■ Requirement ■
Print out the entries from the line containing "Acer H276HLbmjd black" through the last line, exactly, and print nothing else. Pictures are not copied.

Start of Provided material

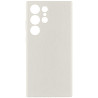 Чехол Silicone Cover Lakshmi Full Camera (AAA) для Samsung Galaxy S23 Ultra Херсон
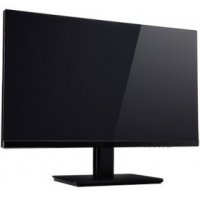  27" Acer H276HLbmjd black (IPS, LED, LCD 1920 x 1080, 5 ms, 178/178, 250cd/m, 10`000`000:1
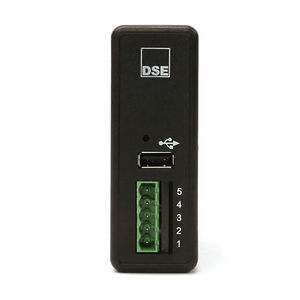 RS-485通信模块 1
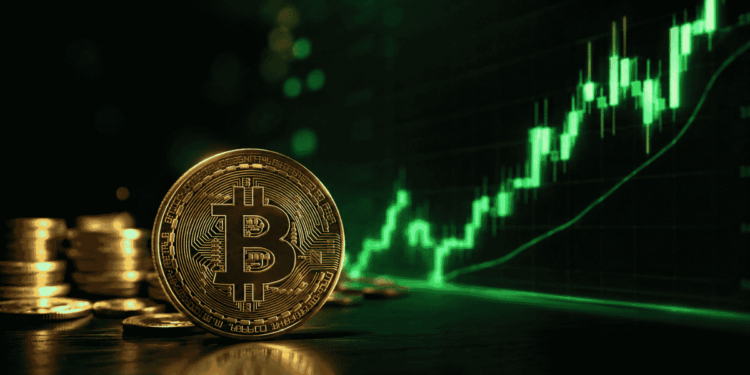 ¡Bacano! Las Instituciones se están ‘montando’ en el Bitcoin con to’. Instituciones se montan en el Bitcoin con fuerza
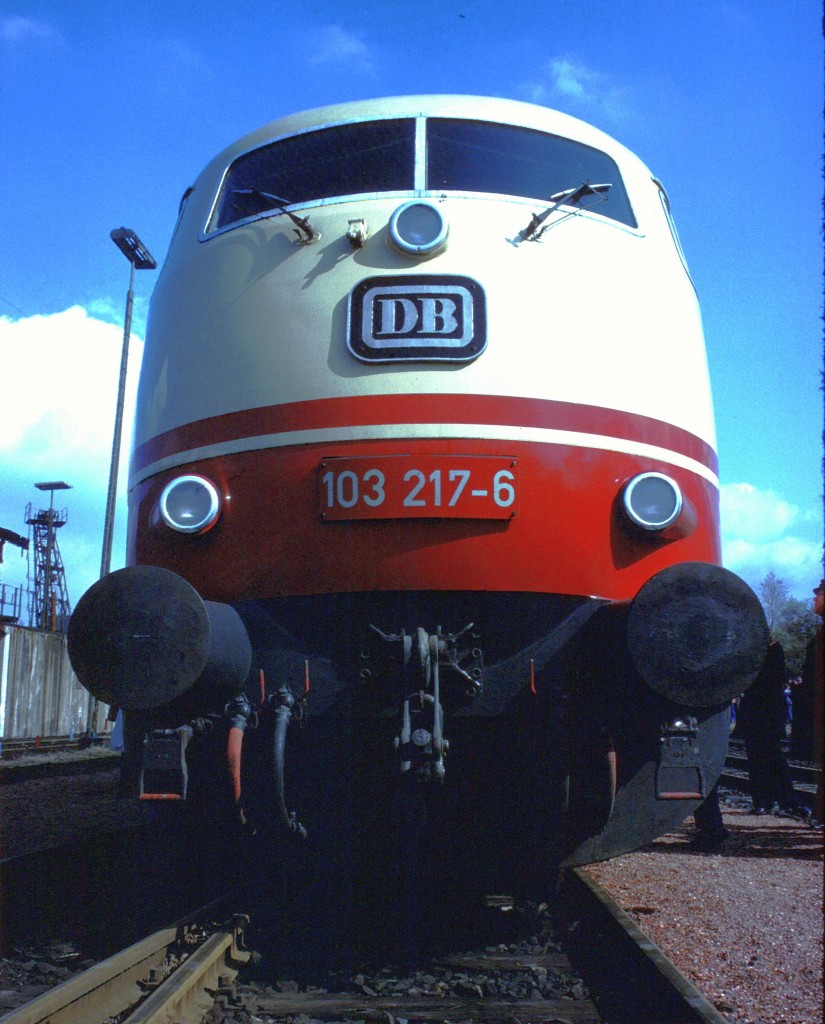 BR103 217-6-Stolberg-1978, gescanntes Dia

End of Provided material

■ Solution ■
  27" Acer H276HLbmjd black (IPS, LED, LCD 1920 x 1080, 5 ms, 178/178, 250cd/m, 10`000`000:1
 RS-485通信模块 1
 ¡Bacano! Las Instituciones se están ‘montando’ en el Bitcoin con to’. Instituciones se montan en el Bitcoin con fuerza
 BR103 217-6-Stolberg-1978, gescanntes Dia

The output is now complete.